▸ The problem
Please copy the records starting at the line that contains "Looking at the overall" and ending at the end of the records, changing "scene" to "view" and leaving everything else the same.
Start of Data for this task
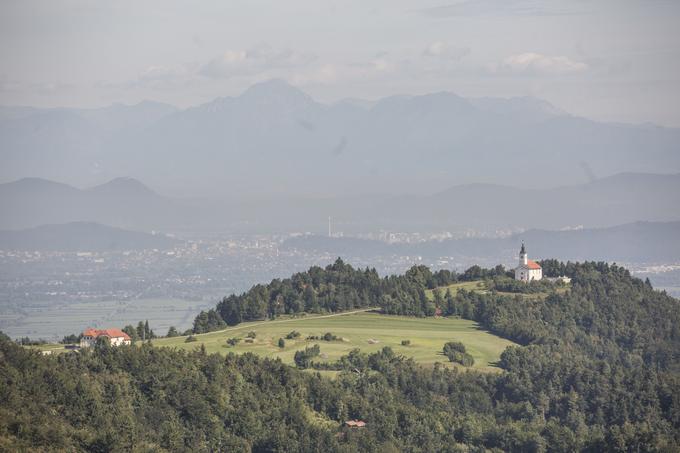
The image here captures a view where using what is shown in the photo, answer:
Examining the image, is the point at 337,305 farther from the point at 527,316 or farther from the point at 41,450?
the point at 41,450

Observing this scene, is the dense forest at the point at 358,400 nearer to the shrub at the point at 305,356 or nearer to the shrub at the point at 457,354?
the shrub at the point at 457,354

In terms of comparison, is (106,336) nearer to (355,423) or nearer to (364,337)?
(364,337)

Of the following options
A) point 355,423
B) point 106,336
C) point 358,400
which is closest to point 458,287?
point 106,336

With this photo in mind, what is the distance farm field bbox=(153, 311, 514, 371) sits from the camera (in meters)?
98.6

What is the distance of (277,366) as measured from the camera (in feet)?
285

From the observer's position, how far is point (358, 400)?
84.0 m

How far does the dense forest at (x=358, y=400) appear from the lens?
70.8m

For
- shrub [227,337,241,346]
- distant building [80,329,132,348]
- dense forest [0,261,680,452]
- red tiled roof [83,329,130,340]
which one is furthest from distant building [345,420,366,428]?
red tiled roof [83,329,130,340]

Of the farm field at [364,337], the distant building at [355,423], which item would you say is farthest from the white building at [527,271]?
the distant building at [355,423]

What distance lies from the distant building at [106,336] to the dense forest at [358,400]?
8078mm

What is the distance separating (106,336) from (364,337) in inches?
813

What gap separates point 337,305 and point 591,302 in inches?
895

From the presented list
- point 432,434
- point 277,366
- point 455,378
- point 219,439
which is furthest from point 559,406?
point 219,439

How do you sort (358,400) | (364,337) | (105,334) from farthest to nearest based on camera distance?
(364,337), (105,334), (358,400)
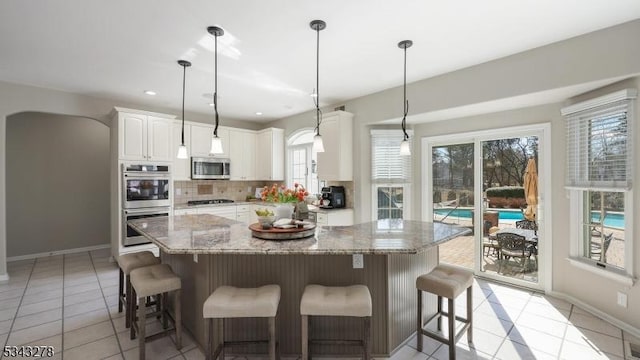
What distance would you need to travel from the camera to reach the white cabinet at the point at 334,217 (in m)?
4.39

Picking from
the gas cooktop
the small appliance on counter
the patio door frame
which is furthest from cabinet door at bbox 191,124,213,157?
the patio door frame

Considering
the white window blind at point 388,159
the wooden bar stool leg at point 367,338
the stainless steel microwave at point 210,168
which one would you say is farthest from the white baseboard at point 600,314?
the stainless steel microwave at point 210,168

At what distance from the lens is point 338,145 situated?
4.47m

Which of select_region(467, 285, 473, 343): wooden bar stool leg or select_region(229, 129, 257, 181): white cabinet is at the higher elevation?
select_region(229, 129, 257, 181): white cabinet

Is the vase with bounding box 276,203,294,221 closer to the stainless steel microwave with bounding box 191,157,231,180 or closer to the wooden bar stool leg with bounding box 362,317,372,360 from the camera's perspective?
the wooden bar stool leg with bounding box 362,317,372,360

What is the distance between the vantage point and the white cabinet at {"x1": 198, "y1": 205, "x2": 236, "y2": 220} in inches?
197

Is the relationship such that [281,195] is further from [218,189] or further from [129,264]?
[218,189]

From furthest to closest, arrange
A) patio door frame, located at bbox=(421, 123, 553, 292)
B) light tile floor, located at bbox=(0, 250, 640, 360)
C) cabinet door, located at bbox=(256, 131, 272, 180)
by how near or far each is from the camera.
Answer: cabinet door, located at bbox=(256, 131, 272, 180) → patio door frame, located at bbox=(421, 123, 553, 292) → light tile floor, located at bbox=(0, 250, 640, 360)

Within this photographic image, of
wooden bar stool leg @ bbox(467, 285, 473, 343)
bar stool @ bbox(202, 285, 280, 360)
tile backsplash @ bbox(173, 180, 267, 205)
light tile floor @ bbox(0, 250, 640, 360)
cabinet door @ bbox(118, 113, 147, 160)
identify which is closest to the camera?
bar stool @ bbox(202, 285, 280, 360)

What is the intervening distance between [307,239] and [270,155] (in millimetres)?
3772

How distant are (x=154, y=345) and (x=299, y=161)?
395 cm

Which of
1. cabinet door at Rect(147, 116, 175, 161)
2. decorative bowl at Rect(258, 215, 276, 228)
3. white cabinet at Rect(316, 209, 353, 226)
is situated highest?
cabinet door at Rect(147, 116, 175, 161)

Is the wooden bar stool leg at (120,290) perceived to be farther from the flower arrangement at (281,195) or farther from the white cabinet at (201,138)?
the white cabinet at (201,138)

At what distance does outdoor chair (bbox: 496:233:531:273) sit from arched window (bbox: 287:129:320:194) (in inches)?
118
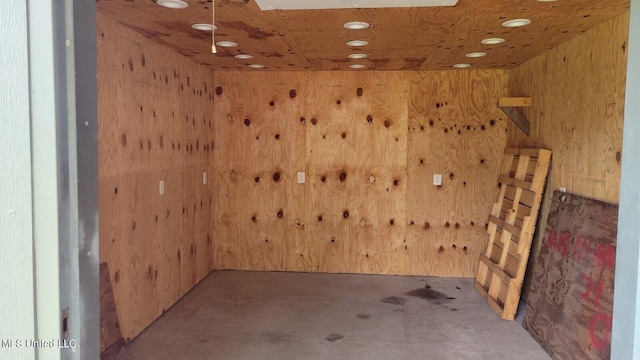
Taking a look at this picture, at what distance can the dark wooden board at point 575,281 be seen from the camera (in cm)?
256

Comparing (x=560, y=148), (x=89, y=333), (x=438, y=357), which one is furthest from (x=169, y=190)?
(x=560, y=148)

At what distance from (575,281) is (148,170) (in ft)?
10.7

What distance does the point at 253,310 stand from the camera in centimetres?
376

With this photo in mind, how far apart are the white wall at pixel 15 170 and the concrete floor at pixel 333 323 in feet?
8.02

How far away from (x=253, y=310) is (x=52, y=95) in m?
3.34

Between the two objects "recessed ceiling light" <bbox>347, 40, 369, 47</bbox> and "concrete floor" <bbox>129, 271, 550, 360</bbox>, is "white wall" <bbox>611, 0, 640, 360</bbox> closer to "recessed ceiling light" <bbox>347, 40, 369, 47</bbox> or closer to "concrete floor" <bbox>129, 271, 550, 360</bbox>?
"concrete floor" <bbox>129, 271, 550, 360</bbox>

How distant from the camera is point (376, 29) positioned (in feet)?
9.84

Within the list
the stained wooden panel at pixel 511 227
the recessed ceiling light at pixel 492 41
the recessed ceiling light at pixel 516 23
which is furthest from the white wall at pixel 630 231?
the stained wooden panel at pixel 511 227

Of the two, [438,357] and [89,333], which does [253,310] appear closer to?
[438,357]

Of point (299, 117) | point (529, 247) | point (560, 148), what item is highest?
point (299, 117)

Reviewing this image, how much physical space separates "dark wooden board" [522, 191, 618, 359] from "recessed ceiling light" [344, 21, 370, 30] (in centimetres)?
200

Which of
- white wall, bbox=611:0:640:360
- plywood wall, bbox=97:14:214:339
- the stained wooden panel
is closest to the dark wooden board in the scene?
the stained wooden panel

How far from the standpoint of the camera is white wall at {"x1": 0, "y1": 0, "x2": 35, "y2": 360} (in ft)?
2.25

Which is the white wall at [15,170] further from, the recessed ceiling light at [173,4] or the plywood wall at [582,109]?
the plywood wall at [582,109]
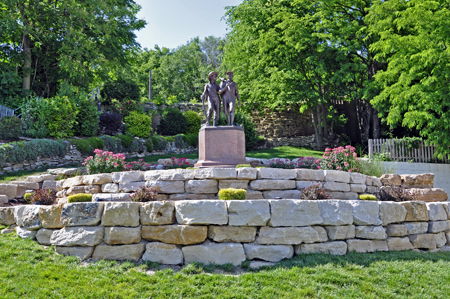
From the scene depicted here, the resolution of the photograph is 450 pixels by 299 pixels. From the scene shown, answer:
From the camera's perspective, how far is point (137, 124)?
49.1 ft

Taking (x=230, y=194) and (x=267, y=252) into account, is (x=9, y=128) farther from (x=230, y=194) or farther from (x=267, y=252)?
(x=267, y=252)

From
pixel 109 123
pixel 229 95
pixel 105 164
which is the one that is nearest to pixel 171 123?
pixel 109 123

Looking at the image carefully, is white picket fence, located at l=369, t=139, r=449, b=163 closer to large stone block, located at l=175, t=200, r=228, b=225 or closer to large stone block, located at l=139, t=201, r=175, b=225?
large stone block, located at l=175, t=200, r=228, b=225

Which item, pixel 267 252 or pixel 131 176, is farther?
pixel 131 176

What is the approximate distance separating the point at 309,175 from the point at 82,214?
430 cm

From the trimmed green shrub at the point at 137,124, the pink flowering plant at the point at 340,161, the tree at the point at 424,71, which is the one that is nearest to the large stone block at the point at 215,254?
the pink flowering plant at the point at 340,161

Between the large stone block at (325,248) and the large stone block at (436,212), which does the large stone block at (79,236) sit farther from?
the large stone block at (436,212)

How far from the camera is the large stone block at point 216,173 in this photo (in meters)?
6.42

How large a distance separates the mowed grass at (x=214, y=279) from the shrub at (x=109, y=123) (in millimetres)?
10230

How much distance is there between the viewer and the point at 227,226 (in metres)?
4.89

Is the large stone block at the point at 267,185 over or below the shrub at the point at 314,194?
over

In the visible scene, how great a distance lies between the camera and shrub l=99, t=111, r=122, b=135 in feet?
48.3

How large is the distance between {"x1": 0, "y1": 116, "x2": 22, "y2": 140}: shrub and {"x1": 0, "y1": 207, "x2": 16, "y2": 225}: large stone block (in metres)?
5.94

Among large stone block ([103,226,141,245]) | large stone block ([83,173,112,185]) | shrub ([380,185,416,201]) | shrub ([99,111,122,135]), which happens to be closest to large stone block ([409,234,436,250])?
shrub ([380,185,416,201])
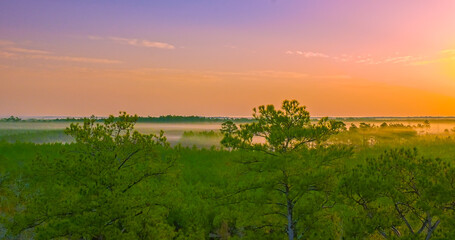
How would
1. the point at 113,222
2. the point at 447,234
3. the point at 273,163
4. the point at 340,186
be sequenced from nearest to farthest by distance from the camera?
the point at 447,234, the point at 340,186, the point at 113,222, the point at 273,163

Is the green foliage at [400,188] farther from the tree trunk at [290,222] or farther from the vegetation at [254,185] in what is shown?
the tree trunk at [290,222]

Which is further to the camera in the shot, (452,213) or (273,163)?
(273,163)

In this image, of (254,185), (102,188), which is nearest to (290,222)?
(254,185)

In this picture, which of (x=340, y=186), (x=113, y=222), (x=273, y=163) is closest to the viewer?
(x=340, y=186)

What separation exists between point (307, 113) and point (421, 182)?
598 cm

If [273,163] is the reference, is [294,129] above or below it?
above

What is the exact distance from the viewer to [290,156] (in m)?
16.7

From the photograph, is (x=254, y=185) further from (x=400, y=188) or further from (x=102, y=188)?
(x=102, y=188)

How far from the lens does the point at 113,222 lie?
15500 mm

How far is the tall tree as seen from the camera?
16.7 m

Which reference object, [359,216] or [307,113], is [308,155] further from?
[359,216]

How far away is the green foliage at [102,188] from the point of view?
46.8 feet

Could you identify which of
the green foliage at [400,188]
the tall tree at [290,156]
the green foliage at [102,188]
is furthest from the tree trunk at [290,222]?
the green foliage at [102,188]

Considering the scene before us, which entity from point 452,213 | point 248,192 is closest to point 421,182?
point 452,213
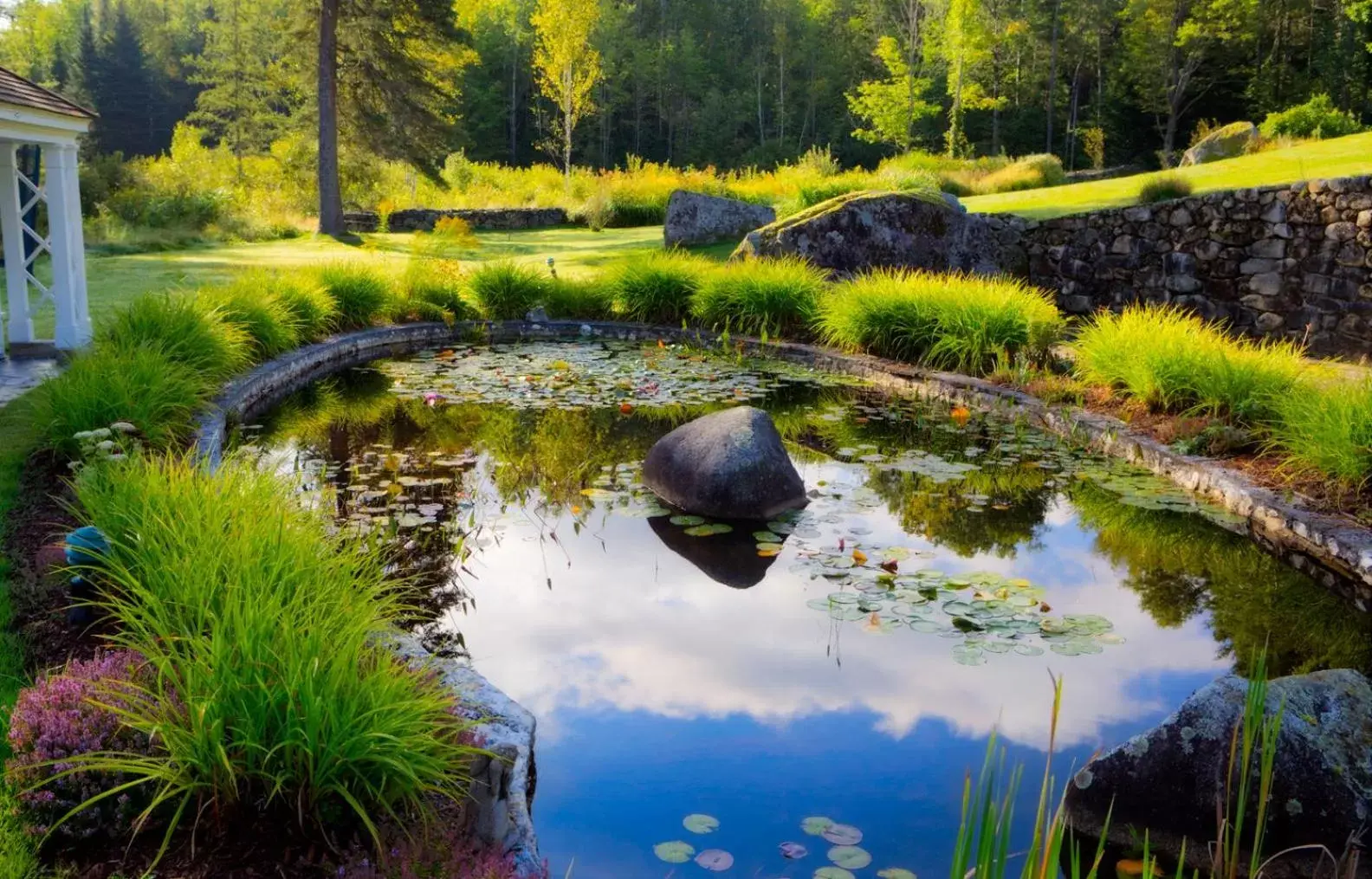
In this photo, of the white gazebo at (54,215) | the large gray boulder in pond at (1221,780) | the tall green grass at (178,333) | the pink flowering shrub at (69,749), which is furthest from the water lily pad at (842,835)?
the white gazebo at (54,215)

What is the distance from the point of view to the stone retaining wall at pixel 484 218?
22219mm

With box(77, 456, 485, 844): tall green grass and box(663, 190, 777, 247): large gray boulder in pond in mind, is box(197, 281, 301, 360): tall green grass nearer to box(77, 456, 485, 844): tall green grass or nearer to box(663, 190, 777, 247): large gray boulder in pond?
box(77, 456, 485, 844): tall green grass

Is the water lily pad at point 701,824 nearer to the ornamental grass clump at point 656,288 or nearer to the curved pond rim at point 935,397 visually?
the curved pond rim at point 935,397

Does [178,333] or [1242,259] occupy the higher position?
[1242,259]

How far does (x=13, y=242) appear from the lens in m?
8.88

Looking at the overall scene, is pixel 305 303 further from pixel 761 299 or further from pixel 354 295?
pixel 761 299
End of Data for this task
▸ Right answer
Looking at the overall view, is pixel 305 303 further from pixel 761 299 or further from pixel 354 295?
pixel 761 299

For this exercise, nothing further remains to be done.